Collection entries:
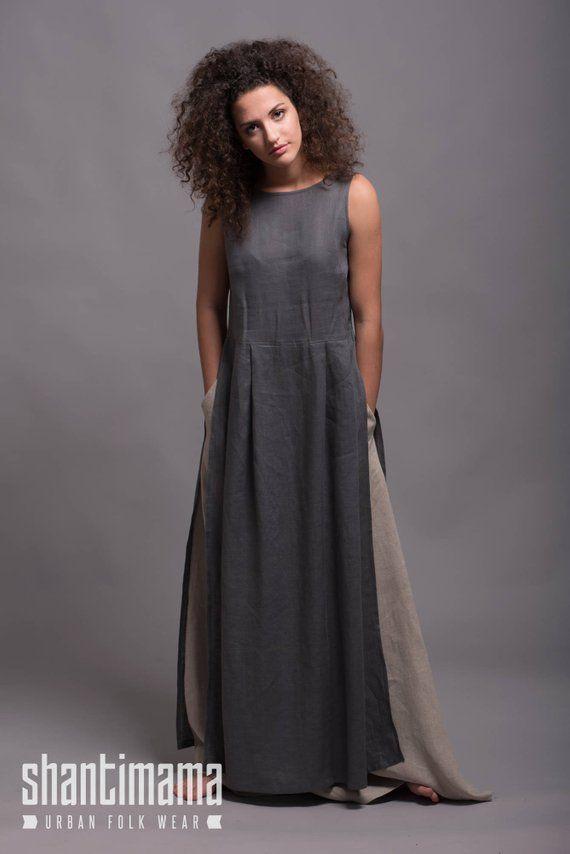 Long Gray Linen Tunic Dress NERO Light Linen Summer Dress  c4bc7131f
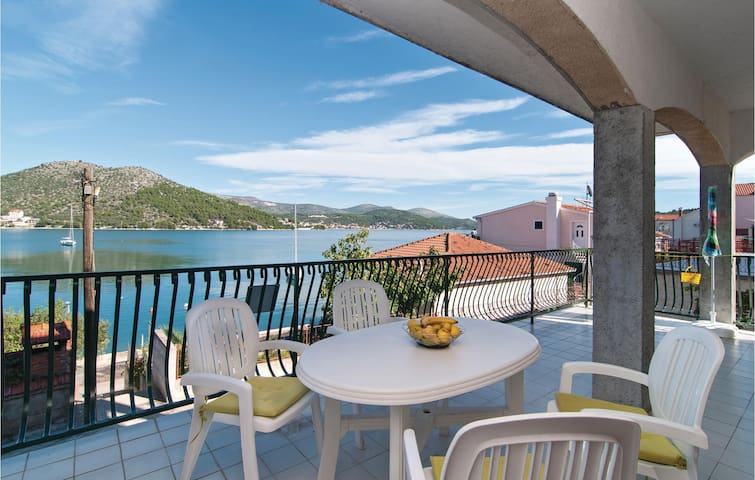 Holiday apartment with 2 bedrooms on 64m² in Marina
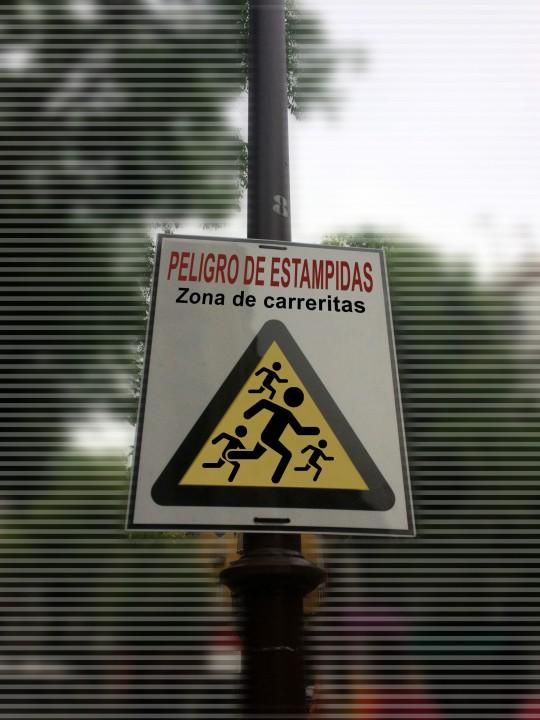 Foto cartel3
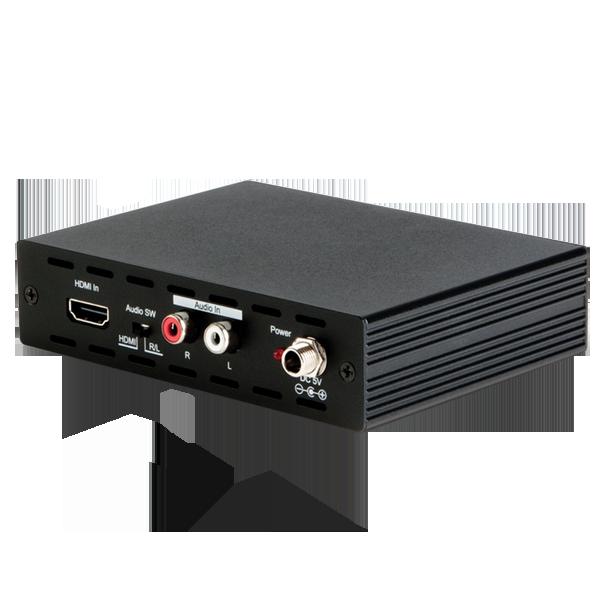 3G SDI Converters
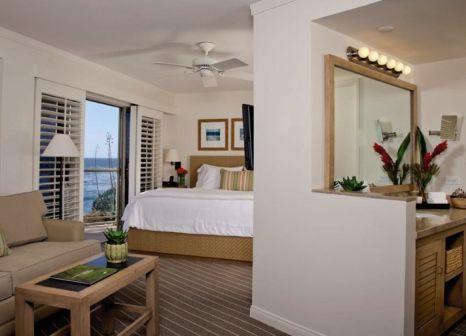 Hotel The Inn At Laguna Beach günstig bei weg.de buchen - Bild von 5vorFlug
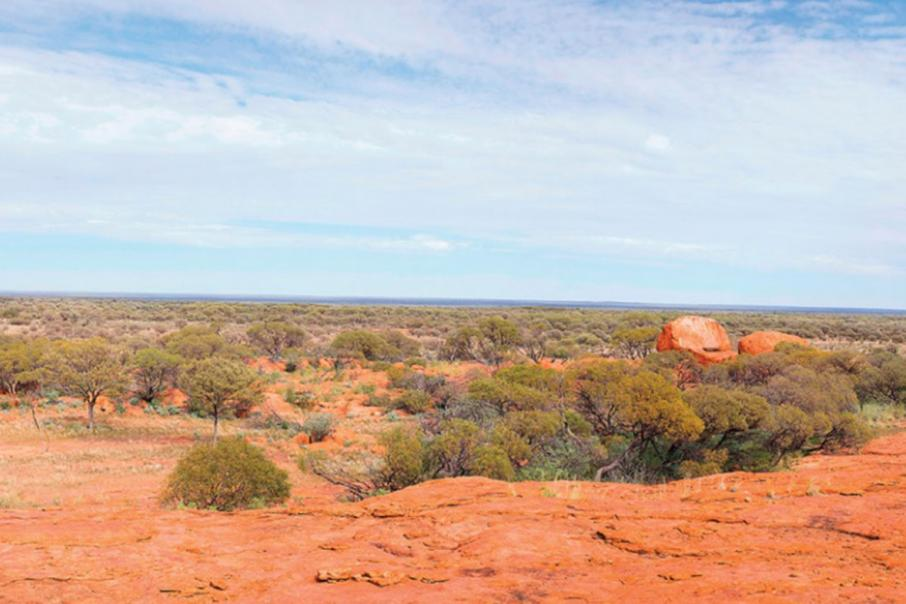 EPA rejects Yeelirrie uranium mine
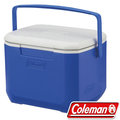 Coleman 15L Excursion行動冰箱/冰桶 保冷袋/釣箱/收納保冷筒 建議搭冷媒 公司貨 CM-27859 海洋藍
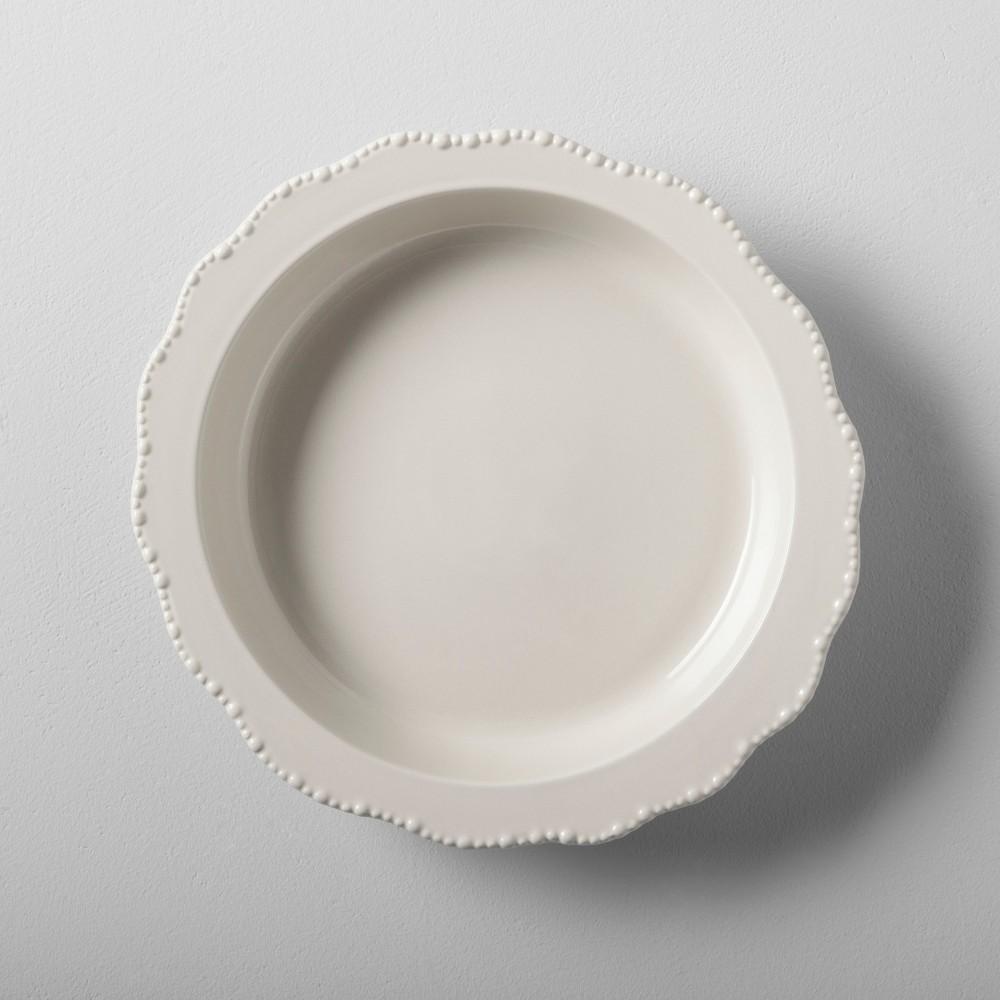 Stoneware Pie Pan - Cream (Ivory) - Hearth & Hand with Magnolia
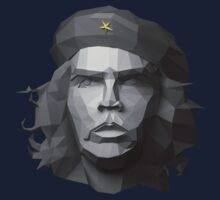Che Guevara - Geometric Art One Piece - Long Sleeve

▶ _Problem description_
Give the lines above again exactly, from the one containing "Holiday apartment with" to the one containing "Coleman 15L Excursion行動冰箱/冰桶", both included, but leave out the pictures.

▶ _Exercise result_
 Holiday apartment with 2 bedrooms on 64m² in Marina
 Foto cartel3
 3G SDI Converters
 Hotel The Inn At Laguna Beach günstig bei weg.de buchen - Bild von 5vorFlug
 EPA rejects Yeelirrie uranium mine
 Coleman 15L Excursion行動冰箱/冰桶 保冷袋/釣箱/收納保冷筒 建議搭冷媒 公司貨 CM-27859 海洋藍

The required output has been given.